THE PROBLEM:
From the entries below, output the line with "family: Leporidae" and each following line up to and including the line with "Label granularity: sequence-level.", exactly as written.
START MATERIAL SUPPLIED
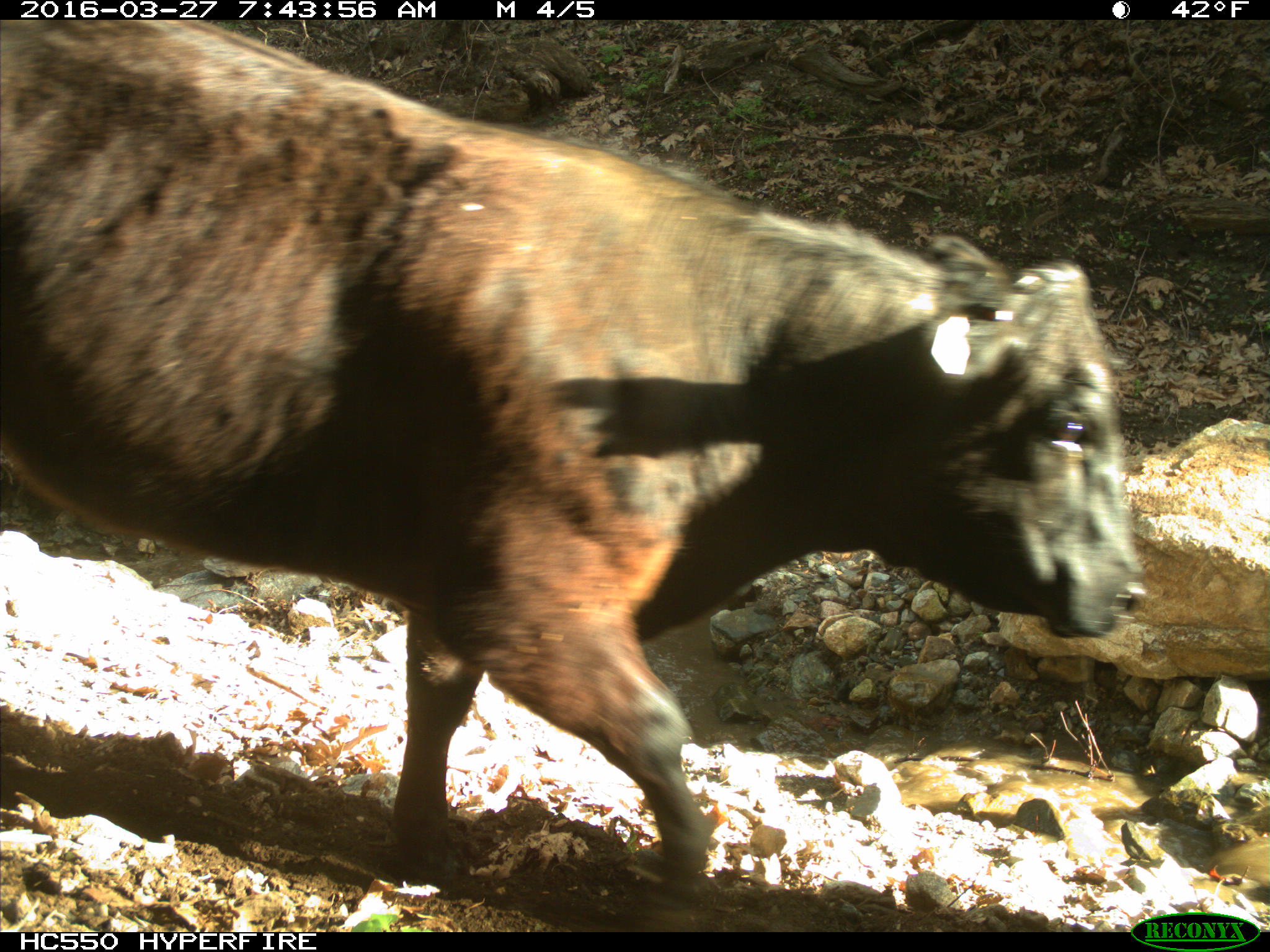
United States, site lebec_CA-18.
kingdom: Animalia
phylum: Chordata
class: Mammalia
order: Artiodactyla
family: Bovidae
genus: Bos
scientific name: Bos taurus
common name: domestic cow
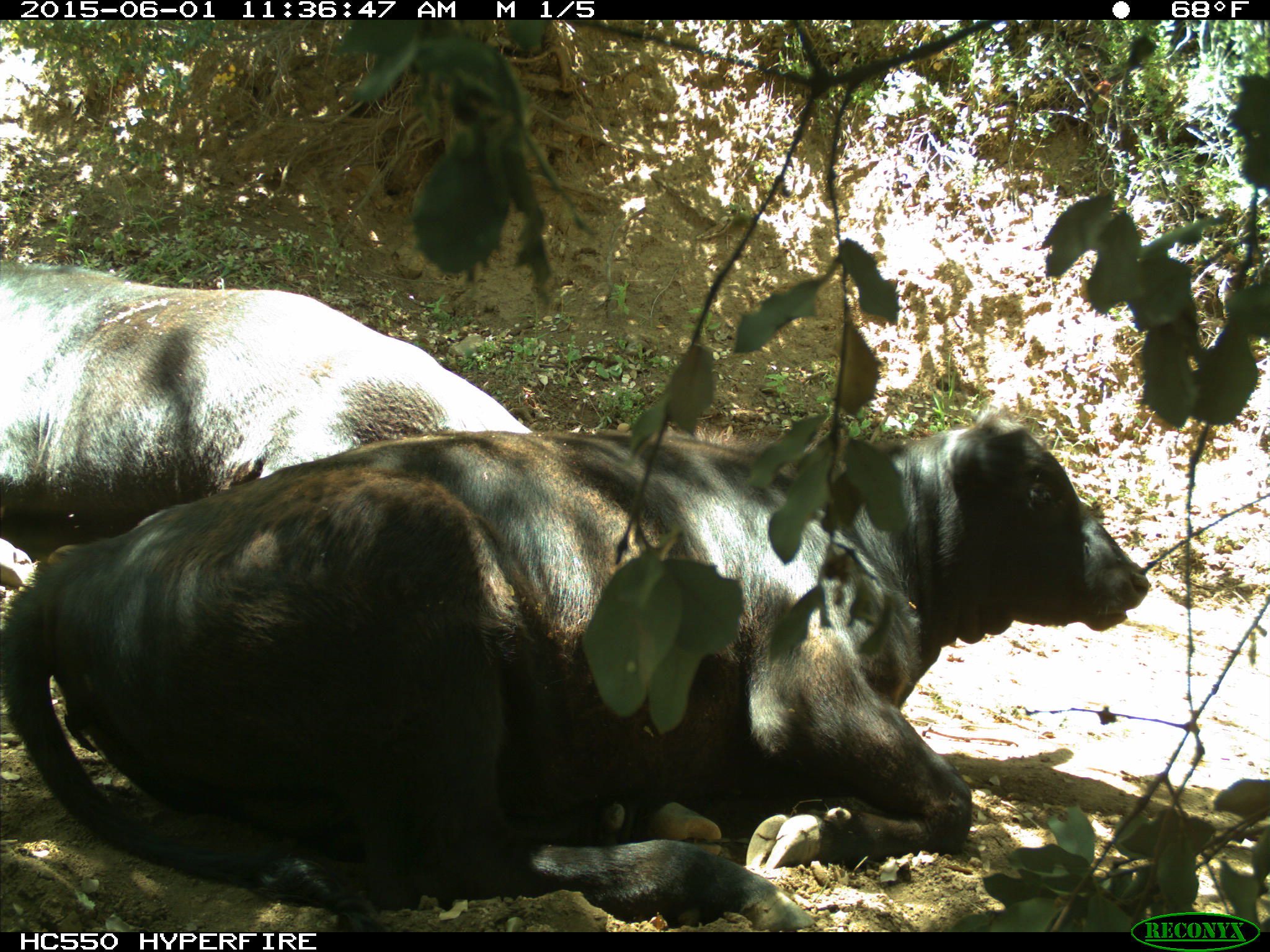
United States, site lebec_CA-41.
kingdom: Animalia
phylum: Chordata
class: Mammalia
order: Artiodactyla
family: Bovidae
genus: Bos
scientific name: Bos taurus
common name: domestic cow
END MATERIAL SUPPLIED
START MATERIAL SUPPLIED
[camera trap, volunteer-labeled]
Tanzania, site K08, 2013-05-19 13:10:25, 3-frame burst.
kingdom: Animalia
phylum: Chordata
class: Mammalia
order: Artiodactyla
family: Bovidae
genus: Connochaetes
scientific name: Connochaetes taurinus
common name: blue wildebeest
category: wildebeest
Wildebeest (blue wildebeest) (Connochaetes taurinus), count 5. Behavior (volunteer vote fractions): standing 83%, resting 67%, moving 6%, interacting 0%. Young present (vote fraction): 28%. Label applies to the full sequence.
END MATERIAL SUPPLIED
START MATERIAL SUPPLIED
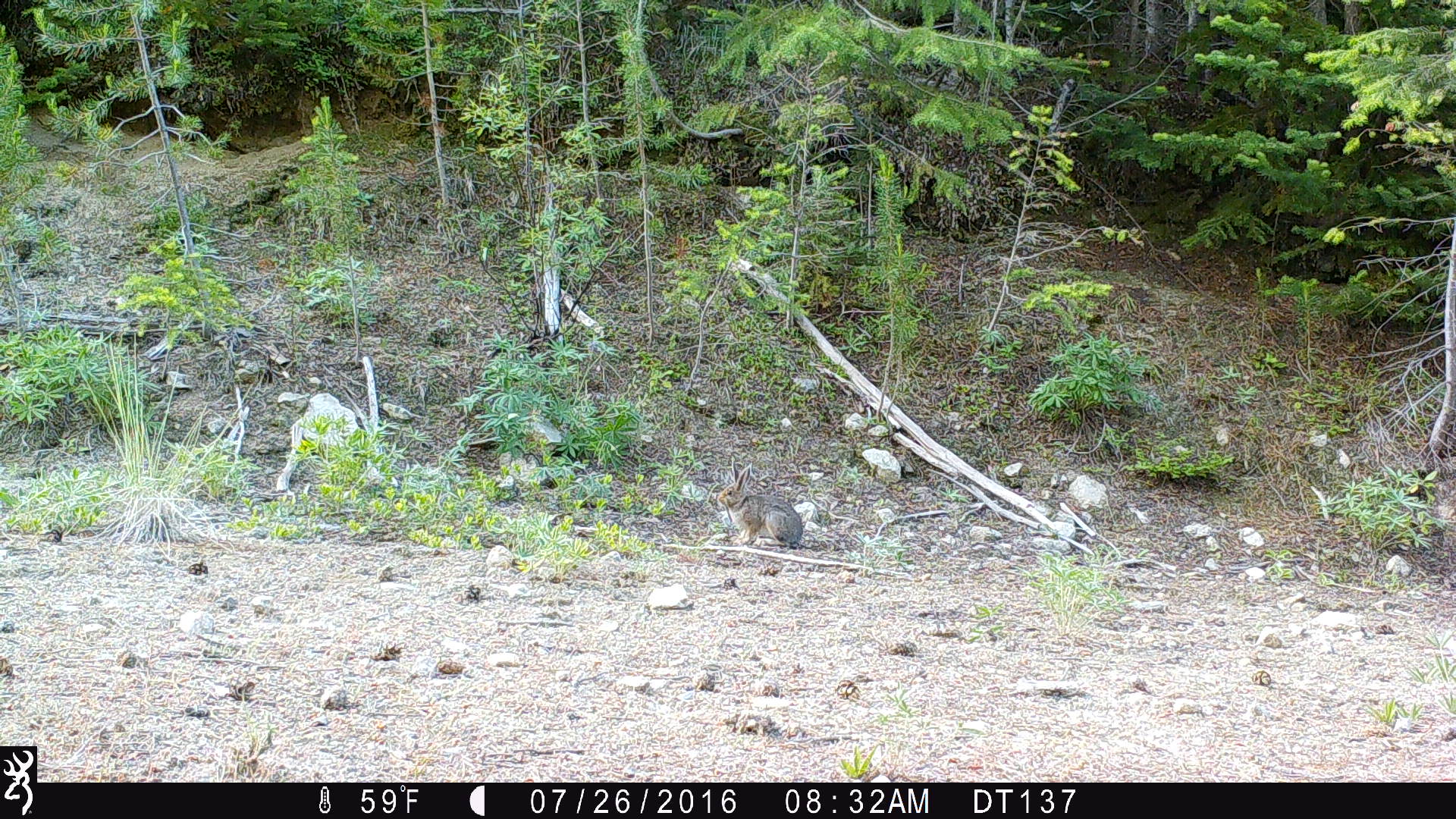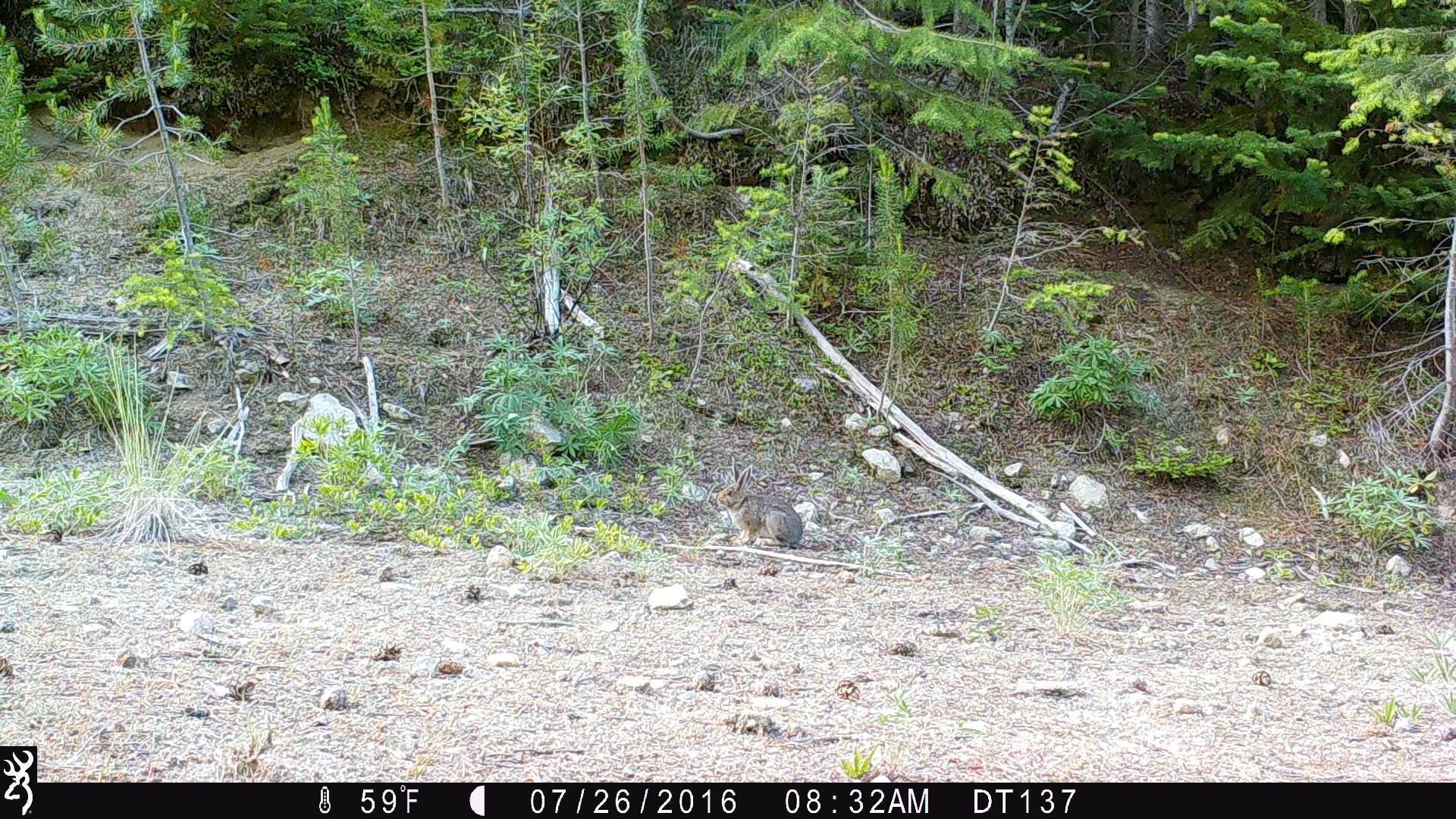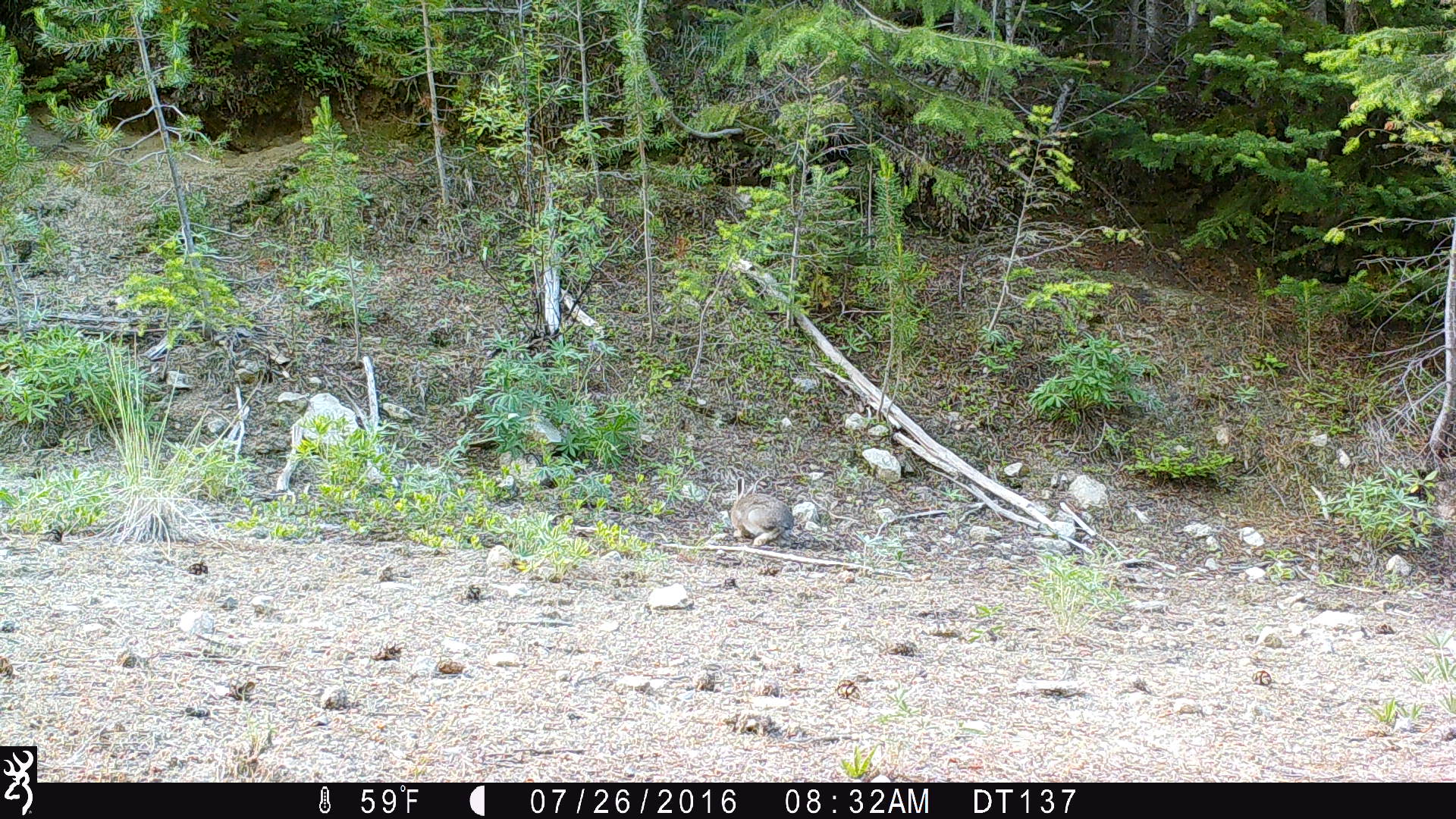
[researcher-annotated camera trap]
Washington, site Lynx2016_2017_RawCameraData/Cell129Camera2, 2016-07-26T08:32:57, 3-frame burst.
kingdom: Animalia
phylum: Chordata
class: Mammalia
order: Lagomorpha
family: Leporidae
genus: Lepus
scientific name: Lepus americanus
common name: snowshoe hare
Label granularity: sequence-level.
END MATERIAL SUPPLIED
REPLY:
family: Leporidae
genus: Lepus
scientific name: Lepus americanus
common name: snowshoe hare
Label granularity: sequence-level.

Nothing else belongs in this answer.